Die Alterung der Bevölkerung hängt von zwei Hauptfaktoren ab: Einer steigenden Lebenserwartung und einer ständig abnehmenden Geburtenrate. Den Daten zufolge beträgt die derzeitige Lebenserwartung in Europa 82,6 Jahre für Frauen und 77,1 Jahre für Männer. Anfang der 1960er Jahre lagen diese Zahlen bei 72 bzw. 67. Bezüglich der Geburtenrate, so hatte jede Frau bis 1970 durchschnittlich 2,1 Kinder, heute beträgt diese Zahl 1,6.
Allgemeinen betrachtet altert die Weltbevölkerung. Die Zahl der Menschen über 65 wird von 612 Millionen im Jahr 2015 auf mehr als 1,5 Milliarden im Jahr 2050 steigen. Ein ganzer Kontinent entzieht sich jedoch diesem Trend. Laut den Statistiken wird jeder vierte Mensch im erwerbsfähigen Alter im Jahr 2050 aus Afrika stammen. In diesem Szenario wird die Rolle der Migration in den Vordergrund rücken. Es ist zwar richtig, dass die Migration die demografischen Aussichten in Europa nicht allein radikal verändern kann, sie kann aber durchaus einen Einfluss auf die Zahl der Einwohner und auf die Alterungsrate haben. Und langfristig wird sie die Geburtenraten und die Lebenserwartung in der gesamten EU beeinflussen.
Stadt und Land
Mit Blick auf Südosteuropa wird sich in Bulgarien, Kroatien und Griechenland eine seltsame Situation deutlich. Starke demografische Unterschiede trennen die urbanen Zentren von den ländlichen Gebieten. Dieses Phänomen ist typisch für diese Länder. Die Entvölkerung der ländlichen Gebiete ist hauptsächlich auf die EU-interne Migration zurückzuführen. Viele wandern aus, weil sie Arbeit suchen, und weil sie sich dadurch Karrierechancen und bessere wirtschaftliche Perspektiven erhoffen. Einem ESPON-Bericht zufolge wird die Bevölkerung in den städtischen Gebieten Europas bis 2050 um 24 Millionen Menschen zunehmen und wird etwa die Hälfte aller Einwohner der EU ausmachen. Die Bevölkerung in den ländlichen Regionen wird um 8 Millionen abnehmen.

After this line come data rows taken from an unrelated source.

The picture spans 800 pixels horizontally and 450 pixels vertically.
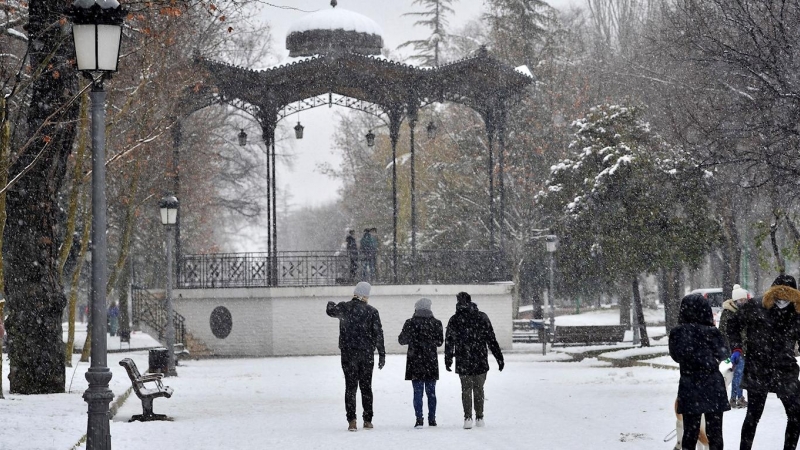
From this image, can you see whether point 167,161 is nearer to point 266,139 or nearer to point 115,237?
point 266,139

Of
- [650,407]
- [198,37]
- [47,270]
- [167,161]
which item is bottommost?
[650,407]

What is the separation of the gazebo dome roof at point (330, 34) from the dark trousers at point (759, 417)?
25.8 metres

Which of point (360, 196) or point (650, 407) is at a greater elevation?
point (360, 196)

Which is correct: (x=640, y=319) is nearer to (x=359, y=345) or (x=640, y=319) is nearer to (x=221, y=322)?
(x=221, y=322)

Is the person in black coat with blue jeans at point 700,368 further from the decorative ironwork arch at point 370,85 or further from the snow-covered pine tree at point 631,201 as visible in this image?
the snow-covered pine tree at point 631,201

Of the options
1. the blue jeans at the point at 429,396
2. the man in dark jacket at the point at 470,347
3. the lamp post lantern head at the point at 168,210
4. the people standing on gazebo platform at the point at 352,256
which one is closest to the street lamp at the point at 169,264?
the lamp post lantern head at the point at 168,210

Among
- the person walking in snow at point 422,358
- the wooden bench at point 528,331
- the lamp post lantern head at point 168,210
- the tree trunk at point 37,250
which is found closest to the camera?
the person walking in snow at point 422,358

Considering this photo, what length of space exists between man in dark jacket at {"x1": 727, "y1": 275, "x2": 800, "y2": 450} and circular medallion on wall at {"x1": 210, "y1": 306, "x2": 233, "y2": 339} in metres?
24.7

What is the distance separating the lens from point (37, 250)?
17.1 m

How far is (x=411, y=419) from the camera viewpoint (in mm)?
15352

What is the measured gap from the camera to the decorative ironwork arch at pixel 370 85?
31.8 meters

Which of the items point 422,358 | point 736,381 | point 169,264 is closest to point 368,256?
point 169,264

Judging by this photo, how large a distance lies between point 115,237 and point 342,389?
25258 millimetres

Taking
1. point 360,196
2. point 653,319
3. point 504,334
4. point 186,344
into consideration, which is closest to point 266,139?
point 186,344
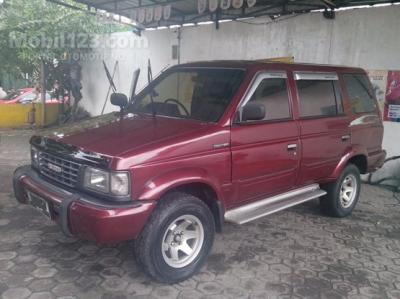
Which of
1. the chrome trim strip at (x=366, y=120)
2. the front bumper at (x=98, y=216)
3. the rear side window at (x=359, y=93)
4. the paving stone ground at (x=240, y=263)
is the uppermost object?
the rear side window at (x=359, y=93)

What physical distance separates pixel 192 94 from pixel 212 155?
0.86m

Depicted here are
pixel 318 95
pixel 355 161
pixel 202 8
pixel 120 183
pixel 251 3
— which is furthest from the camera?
pixel 202 8

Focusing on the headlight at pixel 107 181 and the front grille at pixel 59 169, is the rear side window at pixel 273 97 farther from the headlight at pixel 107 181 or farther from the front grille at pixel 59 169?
the front grille at pixel 59 169

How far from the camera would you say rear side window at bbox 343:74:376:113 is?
4902mm

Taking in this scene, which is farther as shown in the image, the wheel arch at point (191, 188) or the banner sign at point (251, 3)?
the banner sign at point (251, 3)

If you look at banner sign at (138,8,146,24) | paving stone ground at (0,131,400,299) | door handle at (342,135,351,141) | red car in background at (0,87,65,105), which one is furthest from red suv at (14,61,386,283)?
red car in background at (0,87,65,105)

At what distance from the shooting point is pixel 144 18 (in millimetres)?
8578

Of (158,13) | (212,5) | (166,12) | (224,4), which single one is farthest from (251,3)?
(158,13)

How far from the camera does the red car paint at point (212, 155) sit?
2.95 meters

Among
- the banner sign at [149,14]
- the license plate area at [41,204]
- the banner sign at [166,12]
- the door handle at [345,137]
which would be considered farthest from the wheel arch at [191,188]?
the banner sign at [149,14]

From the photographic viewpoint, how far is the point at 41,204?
3324 mm

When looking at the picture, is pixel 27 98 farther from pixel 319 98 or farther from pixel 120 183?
pixel 120 183

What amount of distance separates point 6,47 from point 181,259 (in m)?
8.78

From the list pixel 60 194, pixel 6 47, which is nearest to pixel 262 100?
pixel 60 194
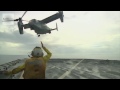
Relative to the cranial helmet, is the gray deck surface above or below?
below

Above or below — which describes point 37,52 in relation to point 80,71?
above

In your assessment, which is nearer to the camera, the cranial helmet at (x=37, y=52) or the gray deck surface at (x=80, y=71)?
the cranial helmet at (x=37, y=52)

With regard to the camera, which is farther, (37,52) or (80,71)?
(80,71)

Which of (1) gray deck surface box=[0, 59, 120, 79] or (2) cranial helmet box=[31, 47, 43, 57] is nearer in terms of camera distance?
(2) cranial helmet box=[31, 47, 43, 57]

In den oben erwähnten Ländern ist das Risiko von Ausgrenzung und Armut das höchste in Europa, aber auch der Teufelskreis des Bevölkerungsrückgangs, der immer mehr Menschen dazu treibt, auszuwandern. Ländliche Gebiete und Aktivitäten sind für die europäische Wirtschaft und deren Gesellschaft jedoch nach wie von großer Bedeutung, zum Beispiel die Umwelt, die Suche nach einem nachhaltigen Lebensstil und die wachsende Nachfrage in den Bereichen Ökotourismus und Kreislaufwirtschaft.